- **Consigne**
Pourriez-vous recopier mot pour mot chacune des lignes de la liste qui suit ?

- **Support d'exercice**
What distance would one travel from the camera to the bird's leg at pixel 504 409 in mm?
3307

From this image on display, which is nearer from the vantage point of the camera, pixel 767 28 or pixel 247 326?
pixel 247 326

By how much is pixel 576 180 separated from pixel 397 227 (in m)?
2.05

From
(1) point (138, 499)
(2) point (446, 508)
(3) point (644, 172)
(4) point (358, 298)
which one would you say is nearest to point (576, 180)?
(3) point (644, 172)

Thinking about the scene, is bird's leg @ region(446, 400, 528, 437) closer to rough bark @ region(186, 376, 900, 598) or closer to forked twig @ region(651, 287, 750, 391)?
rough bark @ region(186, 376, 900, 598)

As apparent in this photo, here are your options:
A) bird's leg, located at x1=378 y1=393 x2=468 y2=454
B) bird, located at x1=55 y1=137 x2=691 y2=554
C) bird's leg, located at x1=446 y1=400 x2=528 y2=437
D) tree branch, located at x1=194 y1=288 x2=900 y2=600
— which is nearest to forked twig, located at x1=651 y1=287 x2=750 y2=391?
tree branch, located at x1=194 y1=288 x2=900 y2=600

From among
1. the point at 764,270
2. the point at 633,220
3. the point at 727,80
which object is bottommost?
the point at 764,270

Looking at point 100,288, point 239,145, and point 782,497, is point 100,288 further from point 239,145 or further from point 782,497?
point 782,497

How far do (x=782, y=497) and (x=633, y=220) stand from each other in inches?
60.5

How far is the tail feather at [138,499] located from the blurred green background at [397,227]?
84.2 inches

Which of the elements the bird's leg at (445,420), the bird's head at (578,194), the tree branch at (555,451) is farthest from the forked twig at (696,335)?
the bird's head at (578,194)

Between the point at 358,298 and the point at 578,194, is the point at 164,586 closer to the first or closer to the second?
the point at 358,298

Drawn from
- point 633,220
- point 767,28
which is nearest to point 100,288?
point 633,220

- **Réponse**
What distance would one travel from the camera to the bird's leg at pixel 504 409 in mm?
3307

From this image on display, which is nearer from the vantage point of the camera, pixel 767 28 or pixel 247 326?
pixel 247 326

By how much is pixel 576 180 separated from pixel 397 227 (in m)?
2.05

From
(1) point (138, 499)
(2) point (446, 508)
(3) point (644, 172)
(4) point (358, 298)
which one would you say is nearest to point (576, 180)?
(3) point (644, 172)

Thinking about the scene, is bird's leg @ region(446, 400, 528, 437) closer to rough bark @ region(186, 376, 900, 598) or closer to forked twig @ region(651, 287, 750, 391)?
rough bark @ region(186, 376, 900, 598)

As apparent in this photo, here are your options:
A) bird's leg, located at x1=378 y1=393 x2=468 y2=454
B) bird, located at x1=55 y1=137 x2=691 y2=554
C) bird's leg, located at x1=446 y1=400 x2=528 y2=437
D) tree branch, located at x1=194 y1=288 x2=900 y2=600
— which is nearest to forked twig, located at x1=651 y1=287 x2=750 y2=391?
tree branch, located at x1=194 y1=288 x2=900 y2=600

From among
1. the point at 764,270
2. the point at 633,220
3. the point at 727,80
which object is bottommost?
the point at 764,270

Looking at point 100,288, point 239,145, and point 782,497, is point 100,288 further from point 239,145 or further from point 782,497?
point 782,497

How far do (x=782, y=497) and (x=633, y=220) stand from each other in inches?
60.5

How far is the tail feather at [138,499] located from the blurred green background at [397,227]?
84.2 inches

Which of the elements the bird's leg at (445,420), the bird's head at (578,194), the tree branch at (555,451) is farthest from the forked twig at (696,335)?
the bird's head at (578,194)

Between the point at 358,298 and the point at 578,194, is the point at 164,586 closer to the first or closer to the second?
the point at 358,298

Drawn from
- point 633,220
- point 767,28
which is nearest to point 100,288?
point 633,220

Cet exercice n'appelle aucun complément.